🤖 AI Summary
This work addresses density transport in unpaired image-to-image translation, leveraging the Schrödinger Bridge (SB) framework and stochastic optimal control. Given only i.i.d. samples from the marginal source and target distributions, it estimates the SB potential under a reference Ornstein–Uhlenbeck process. The method minimizes an empirical risk defined by the KL divergence between the induced joint distribution and the SB bridge law. For a class of potentials modeled as Gaussian mixtures, we derive— for the first time—a tight generalization error bound achieving fast convergence rates (e.g., $O(1/n)$) under favorable conditions. Theoretical analysis explicitly characterizes the interplay between sample complexity and the structural properties of the potential function class. Numerical experiments on cross-domain image translation tasks confirm that the approach delivers both rigorous theoretical guarantees and strong practical performance.
📝 Abstract
Modern methods of generative modelling and unpaired image-to-image translation based on Schrödinger bridges and stochastic optimal control theory aim to transform an initial density to a target one in an optimal way.
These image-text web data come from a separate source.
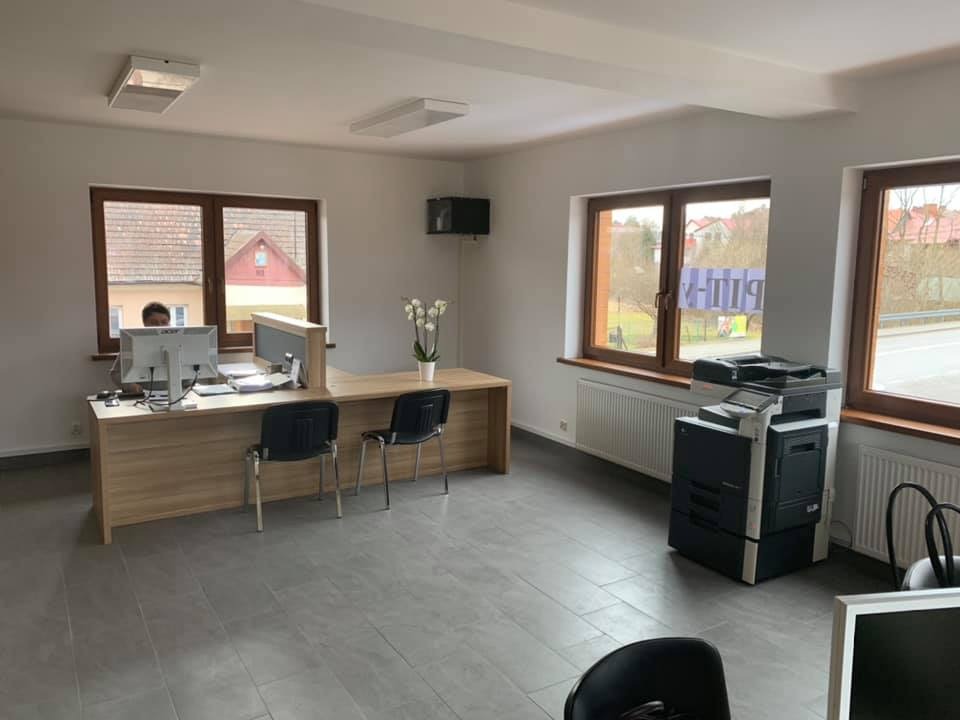 Jasne wnętrze biura z drewnianym biurkiem, dwoma monitorami, krzesłami, drukarką i kwiatami w wazonie, widok zza okna na budynki mieszkalne.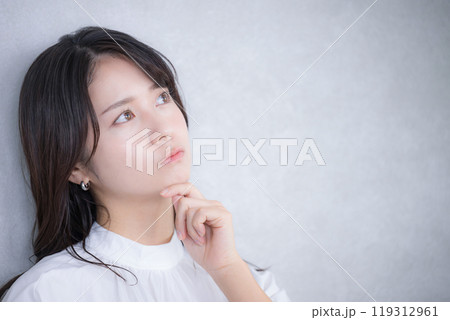上を向いて考える若い女性のクローズアップ　グレーバック 119312961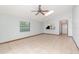 Spacious living room featuring tile flooring, skylight, ceiling fan, and a bar overlooking the kitchen at 1007 Glendale St, Orlando, FL 32807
In the present paper, we assume that we only have access to i.i.d. samples from initial and final distributions. This makes our setup suitable for both generative modelling and unpaired image-to-image translation. Relying on the stochastic optimal control approach, we choose an Ornstein-Uhlenbeck process as the reference one and estimate the corresponding Schrödinger potential. Introducing a risk function as the Kullback-Leibler divergence between couplings, we derive tight bounds on generalization ability of an empirical risk minimizer in a class of Schrödinger potentials including Gaussian mixtures. Thanks to the mixing properties of the Ornstein-Uhlenbeck process, we almost achieve fast rates of convergence up to some logarithmic factors in favourable scenarios. We also illustrate performance of the suggested approach with numerical experiments.